Can you run a background thread that calls Cache#cleanUp
periodically? That will force a drain and ignores the state machine. That must be left in a state claiming that scheduling is in progress but somehow isn't.
This might also be due to ForkJoinPool
.
When I configure Caffeine's executor to Executors.newWorkStealingPool(1)
then scheduling halts. Yet if I use 2
or commonPool
then nothing is wrong. It seems like a parallelism of 1
causes the pool to be in a bad state. Perhaps somehow that's happening?
I think FJP might be lossy under high contention. I switch from the state machine to a Semaphore(1) so that the lock is transferred to the maintenance thread. I then printed out whenever the permit is acquired and released. This results in,
...
Scheduled (scheduleDrainBuffers)
Released (PerformCleanupTask)
Scheduled (scheduleDrainBuffers)
-- halted
The task is scheduled into the executor but is never run. No exceptions are thrown (and logged). Since the state machine is disabled, the only explanation is that the executor discarded the task and we're left in a bad state.
We have to talk to Doug about this. You could switch to a ThreadPoolExecutor (e.g. Executors.newSingleThreadExecutor
) which doesn't show this problem.
You can run this yourself if you'd like to see the weird behavior.
fjp_stress branch
./gradlew stress
I can't reproduce yet on an isolated test, so I can't rule out Caffeine's code. Yet if I change executors no problem exists and nothing else makes sense so far.
@drcrallen What JDK version are you running?
If I run using oracle64-1.8.0.51
the failure above occurs. The latest is oracle64-1.8.0.92
which does not exhibit this problem.
java version "1.8.0_45"
Java(TM) SE Runtime Environment (build 1.8.0_45-b14)
Java HotSpot(TM) 64-Bit Server VM (build 25.45-b02, mixed mode)
Thanks. I emailed Doug to ask if he's aware of any fixes in FJP that might explain this. The Oracle release notes were not useful and I need to dig more into his CVS repository and JDK bug tracker in hopes to confirming this.
Can you upgrade JDKs? The other option is to use a different executor, like Runnable::run
to process it on a calling thread.
Likely candidate: Missed submissions in ForkJoinPool
@ben-manes we're a little bit looser with JDK version enforcement than I'd like to admit, so while I'm happy to upgrade the JDK version, I think the solution for the druid-cache plugin for caffeine is going to be setting a single-threaded executor so that the behavior is more consistent among 1.8 releases.

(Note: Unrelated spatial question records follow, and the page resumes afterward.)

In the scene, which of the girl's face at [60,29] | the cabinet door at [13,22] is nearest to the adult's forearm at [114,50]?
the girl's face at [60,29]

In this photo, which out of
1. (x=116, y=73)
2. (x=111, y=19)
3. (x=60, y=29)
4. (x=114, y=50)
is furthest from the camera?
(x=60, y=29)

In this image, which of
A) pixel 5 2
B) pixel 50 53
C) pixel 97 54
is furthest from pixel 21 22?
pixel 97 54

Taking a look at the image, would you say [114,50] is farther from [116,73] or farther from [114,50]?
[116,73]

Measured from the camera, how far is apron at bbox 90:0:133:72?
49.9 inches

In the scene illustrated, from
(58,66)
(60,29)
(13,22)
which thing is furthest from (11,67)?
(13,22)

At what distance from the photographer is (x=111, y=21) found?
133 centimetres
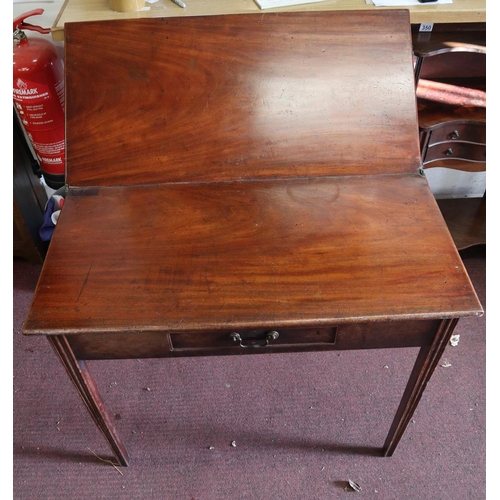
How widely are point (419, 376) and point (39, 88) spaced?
153 cm

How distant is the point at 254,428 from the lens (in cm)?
163

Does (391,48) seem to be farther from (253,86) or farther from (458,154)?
(458,154)

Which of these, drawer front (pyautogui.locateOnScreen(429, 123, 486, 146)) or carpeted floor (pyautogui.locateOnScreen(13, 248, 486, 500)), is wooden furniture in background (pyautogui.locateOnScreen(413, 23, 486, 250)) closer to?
drawer front (pyautogui.locateOnScreen(429, 123, 486, 146))

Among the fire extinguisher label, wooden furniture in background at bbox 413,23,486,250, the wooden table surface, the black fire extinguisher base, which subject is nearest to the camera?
the wooden table surface

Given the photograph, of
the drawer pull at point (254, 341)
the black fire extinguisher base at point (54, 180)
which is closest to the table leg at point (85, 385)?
the drawer pull at point (254, 341)

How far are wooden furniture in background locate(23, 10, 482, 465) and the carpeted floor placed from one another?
0.19m

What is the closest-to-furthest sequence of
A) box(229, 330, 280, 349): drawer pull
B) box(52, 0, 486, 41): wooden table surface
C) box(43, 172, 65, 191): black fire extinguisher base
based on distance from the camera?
box(229, 330, 280, 349): drawer pull → box(52, 0, 486, 41): wooden table surface → box(43, 172, 65, 191): black fire extinguisher base

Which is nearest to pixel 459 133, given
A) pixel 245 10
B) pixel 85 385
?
pixel 245 10

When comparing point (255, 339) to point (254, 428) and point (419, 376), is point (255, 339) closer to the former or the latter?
point (419, 376)

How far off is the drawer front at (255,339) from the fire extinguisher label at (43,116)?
1.11m

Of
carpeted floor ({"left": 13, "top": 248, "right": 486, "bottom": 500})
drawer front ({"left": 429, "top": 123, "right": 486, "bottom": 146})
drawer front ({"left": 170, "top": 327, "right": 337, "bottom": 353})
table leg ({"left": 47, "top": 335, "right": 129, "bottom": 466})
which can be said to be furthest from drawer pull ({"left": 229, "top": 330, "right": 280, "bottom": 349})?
drawer front ({"left": 429, "top": 123, "right": 486, "bottom": 146})

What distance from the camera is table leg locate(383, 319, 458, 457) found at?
110cm

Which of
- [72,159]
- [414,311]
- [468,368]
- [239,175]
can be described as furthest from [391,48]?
[468,368]

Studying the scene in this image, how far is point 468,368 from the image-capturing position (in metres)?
1.79
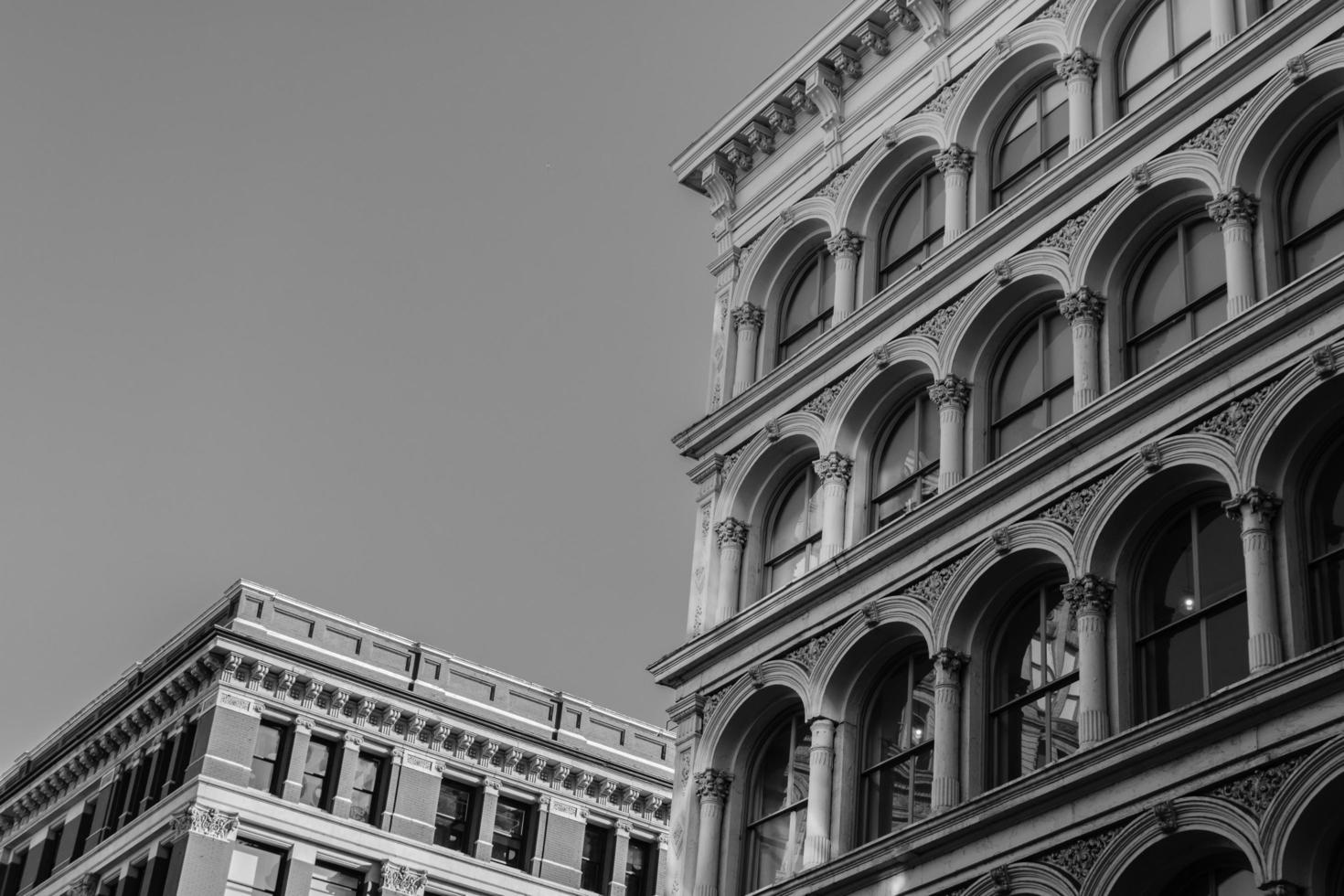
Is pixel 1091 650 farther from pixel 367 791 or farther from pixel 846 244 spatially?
pixel 367 791

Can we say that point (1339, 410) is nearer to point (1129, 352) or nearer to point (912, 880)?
point (1129, 352)

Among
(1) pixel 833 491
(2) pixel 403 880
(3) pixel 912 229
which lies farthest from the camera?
(2) pixel 403 880

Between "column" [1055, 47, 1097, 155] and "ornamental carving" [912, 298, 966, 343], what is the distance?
301cm

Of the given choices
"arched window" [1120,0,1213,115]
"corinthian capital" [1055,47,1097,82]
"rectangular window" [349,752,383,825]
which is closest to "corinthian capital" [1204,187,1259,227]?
"arched window" [1120,0,1213,115]

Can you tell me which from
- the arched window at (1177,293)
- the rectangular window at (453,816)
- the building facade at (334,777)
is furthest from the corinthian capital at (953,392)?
the rectangular window at (453,816)

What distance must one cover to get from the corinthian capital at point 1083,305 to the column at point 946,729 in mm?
5139

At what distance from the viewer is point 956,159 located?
109 feet

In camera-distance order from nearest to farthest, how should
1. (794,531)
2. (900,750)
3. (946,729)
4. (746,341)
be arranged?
(946,729), (900,750), (794,531), (746,341)

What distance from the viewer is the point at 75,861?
59000 millimetres

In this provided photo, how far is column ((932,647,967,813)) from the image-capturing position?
2720 cm

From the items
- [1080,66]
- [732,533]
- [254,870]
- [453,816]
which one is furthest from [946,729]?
[453,816]

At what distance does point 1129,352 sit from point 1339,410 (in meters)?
4.54

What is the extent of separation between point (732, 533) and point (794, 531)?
113 centimetres

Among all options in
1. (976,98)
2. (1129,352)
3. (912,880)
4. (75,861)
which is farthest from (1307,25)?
(75,861)
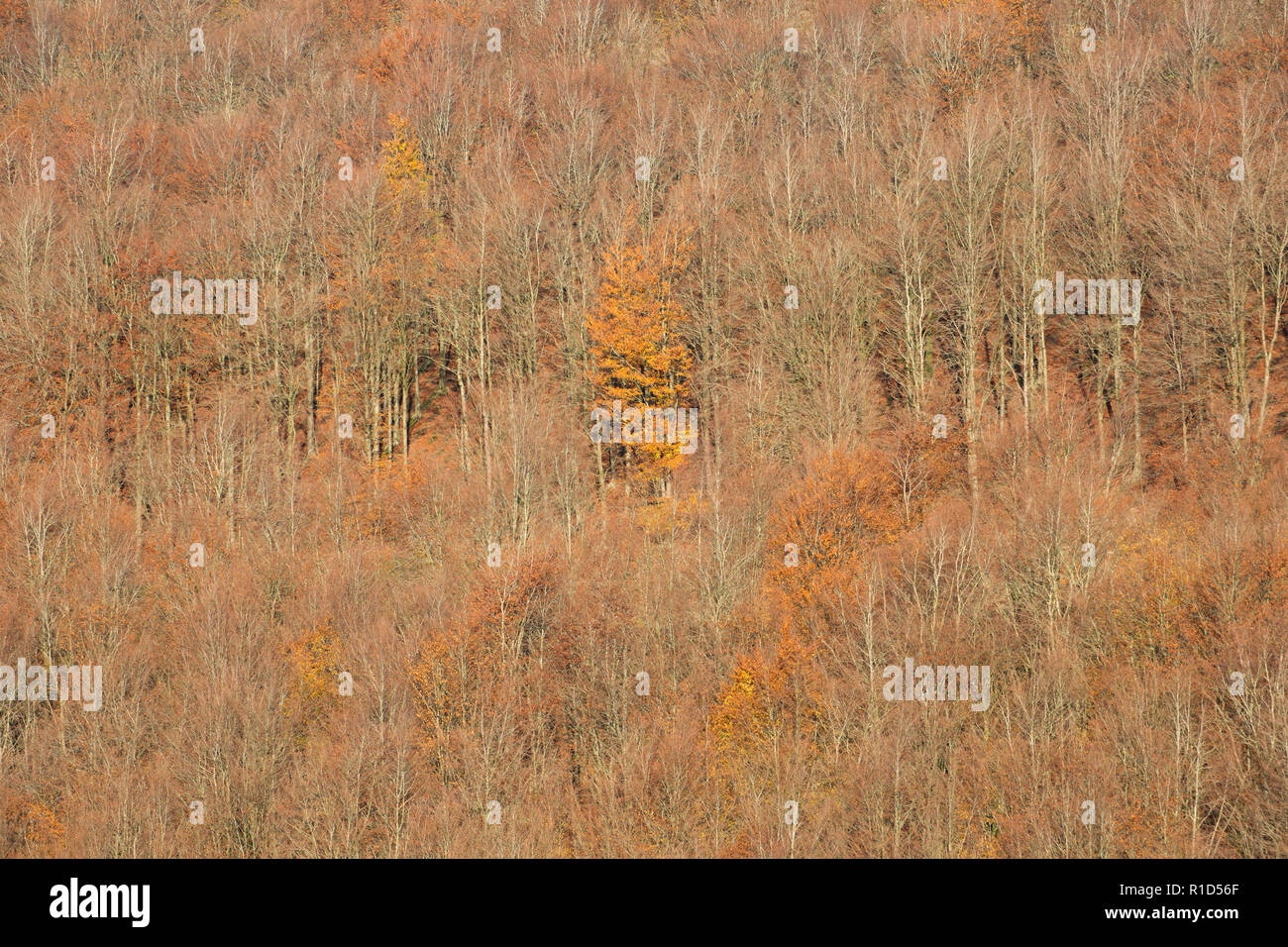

For now I've simply disabled local caching through caffeine (so nodes go directly to memcached instead). I'll get the fix in early next week and report on this thread and the other when I have results.
Thanks for looking into this!
Thanks for not getting too upset at me and reporting the issues :-)
I'm in a quagmire myself of how to best handle this. I'd very much prefer not losing the commonPool() optimization, but this is also a very nasty failure.
Doug confirmed,
Yes (sorry). Thanks for figuring this out without me having to
recheck with your tests!
-Doug
@ben-manes what is the commonPool
optimization you are talking about?
I meant that its effectively free due to,
But performance has to be good even if penalizing the caller (higher response times). CLHM did this very well, but integration into Guava led to performance losses so it is less efficient.
There's nothing to be concerned about if you use a dedicated thread or direct executor. Its unfortunate that FJP had a bug that makes it error prone.
@ben-manes thanks for the explanation.
As a general update this is currently baking. Should have results sometime next week.
This seems to be working fine with a single threaded executor.
Great! Thanks for the load testing and sticking though it :-)
Puts are getting stuck for us at
Sys time (and user time) spikes really high under this condition. averaging 35% and 60% of total node cpu time respectively.